Numerical Simulation of Separated Flow over Flexible Structural Membranes

Abstract

This research project aims to study large displacement fluid-structure interaction (FSI) problems through the development of a computational FSI code. The Navier-Stokes equations describing the behaviour of a viscous Newtonian fluid are discretised on a moving unstructured triangular mesh using the Finite Volume method. In two-dimensions the membrane structure is represented by a continuous array of one-dimensional line segments which are a subset of the fluid mesh edges. The fluid mesh remains attached to the membrane as it deforms, and the connectivity of the mesh remains constant throughout the simulation. The fluids equations are formulated in collocated primitive variable form, and the SIMPLE algorithm is used for velocity-pressure coupling.

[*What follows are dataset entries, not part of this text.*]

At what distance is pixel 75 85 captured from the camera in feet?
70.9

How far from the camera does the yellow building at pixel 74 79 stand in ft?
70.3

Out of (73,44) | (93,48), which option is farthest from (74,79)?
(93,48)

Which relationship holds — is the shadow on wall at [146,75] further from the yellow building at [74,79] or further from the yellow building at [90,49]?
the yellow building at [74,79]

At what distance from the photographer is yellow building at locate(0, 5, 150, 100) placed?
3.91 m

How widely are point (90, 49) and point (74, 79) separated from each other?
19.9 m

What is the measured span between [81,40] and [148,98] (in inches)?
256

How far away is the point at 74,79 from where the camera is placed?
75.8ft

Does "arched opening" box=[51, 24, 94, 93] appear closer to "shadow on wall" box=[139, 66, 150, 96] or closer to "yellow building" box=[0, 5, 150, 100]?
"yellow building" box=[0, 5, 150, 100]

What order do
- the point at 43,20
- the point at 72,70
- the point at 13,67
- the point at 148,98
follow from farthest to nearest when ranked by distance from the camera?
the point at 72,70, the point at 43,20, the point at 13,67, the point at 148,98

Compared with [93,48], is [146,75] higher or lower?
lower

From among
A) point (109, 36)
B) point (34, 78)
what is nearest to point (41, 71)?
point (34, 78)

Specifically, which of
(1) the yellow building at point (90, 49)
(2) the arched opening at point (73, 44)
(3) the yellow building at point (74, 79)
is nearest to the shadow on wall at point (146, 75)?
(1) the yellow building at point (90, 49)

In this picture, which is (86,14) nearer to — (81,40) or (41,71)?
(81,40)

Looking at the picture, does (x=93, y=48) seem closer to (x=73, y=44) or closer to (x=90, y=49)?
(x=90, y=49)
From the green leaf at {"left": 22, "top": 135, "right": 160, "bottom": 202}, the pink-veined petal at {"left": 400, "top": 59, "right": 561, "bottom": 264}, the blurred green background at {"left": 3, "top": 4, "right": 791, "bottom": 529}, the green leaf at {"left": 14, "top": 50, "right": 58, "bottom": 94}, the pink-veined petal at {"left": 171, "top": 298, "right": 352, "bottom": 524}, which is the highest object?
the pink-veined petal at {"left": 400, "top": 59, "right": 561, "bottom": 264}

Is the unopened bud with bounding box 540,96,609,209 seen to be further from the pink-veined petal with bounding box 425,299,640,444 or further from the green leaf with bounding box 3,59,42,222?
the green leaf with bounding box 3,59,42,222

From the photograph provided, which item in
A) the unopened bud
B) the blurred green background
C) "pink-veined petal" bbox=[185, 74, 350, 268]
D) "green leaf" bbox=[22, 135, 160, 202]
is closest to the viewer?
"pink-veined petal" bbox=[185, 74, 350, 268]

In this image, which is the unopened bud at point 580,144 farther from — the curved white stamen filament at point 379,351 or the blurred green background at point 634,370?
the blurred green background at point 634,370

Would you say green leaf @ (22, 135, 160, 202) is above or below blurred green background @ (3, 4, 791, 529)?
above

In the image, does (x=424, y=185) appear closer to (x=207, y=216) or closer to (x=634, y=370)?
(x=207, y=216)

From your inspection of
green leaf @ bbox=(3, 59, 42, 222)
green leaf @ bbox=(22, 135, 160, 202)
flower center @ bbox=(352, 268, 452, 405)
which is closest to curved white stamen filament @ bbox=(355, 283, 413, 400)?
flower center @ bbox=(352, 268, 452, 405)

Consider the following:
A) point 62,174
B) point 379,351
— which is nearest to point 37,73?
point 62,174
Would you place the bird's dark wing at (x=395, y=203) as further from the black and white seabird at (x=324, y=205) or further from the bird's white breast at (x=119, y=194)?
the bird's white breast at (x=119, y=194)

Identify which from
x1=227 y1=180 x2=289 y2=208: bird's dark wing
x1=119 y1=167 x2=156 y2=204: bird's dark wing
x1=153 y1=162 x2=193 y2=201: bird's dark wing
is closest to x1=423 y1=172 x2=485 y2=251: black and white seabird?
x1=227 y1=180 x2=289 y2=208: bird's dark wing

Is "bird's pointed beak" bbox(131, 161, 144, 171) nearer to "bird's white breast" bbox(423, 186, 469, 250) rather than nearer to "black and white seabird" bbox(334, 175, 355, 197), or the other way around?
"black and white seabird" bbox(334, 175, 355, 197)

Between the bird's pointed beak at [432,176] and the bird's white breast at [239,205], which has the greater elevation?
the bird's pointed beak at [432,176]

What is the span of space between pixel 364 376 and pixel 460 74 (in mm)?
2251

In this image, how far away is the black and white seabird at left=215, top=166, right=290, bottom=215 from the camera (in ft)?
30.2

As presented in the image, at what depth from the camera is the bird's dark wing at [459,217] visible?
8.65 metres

The Rhie-Chow interpolation is used for face mass fluxes to avoid spurious oscillations, and the non-orthogonality of the mesh is taken into account. The motion of the membrane structure nodes is calculated following the Dynamic Relaxation approach. The motion of the remaining mesh nodes is calculated following a structural spring analogy. Initial development has formulated the steady cases of flow past a normal flat plate and flow past a cylinder, and the unsteady case of flow past a cylinder with vortex shedding to validate the approach. Flow past a normal flat plate has been simulated on an arbitrarily moving mesh to validate the initial model in comparison with analysis on a stationary mesh.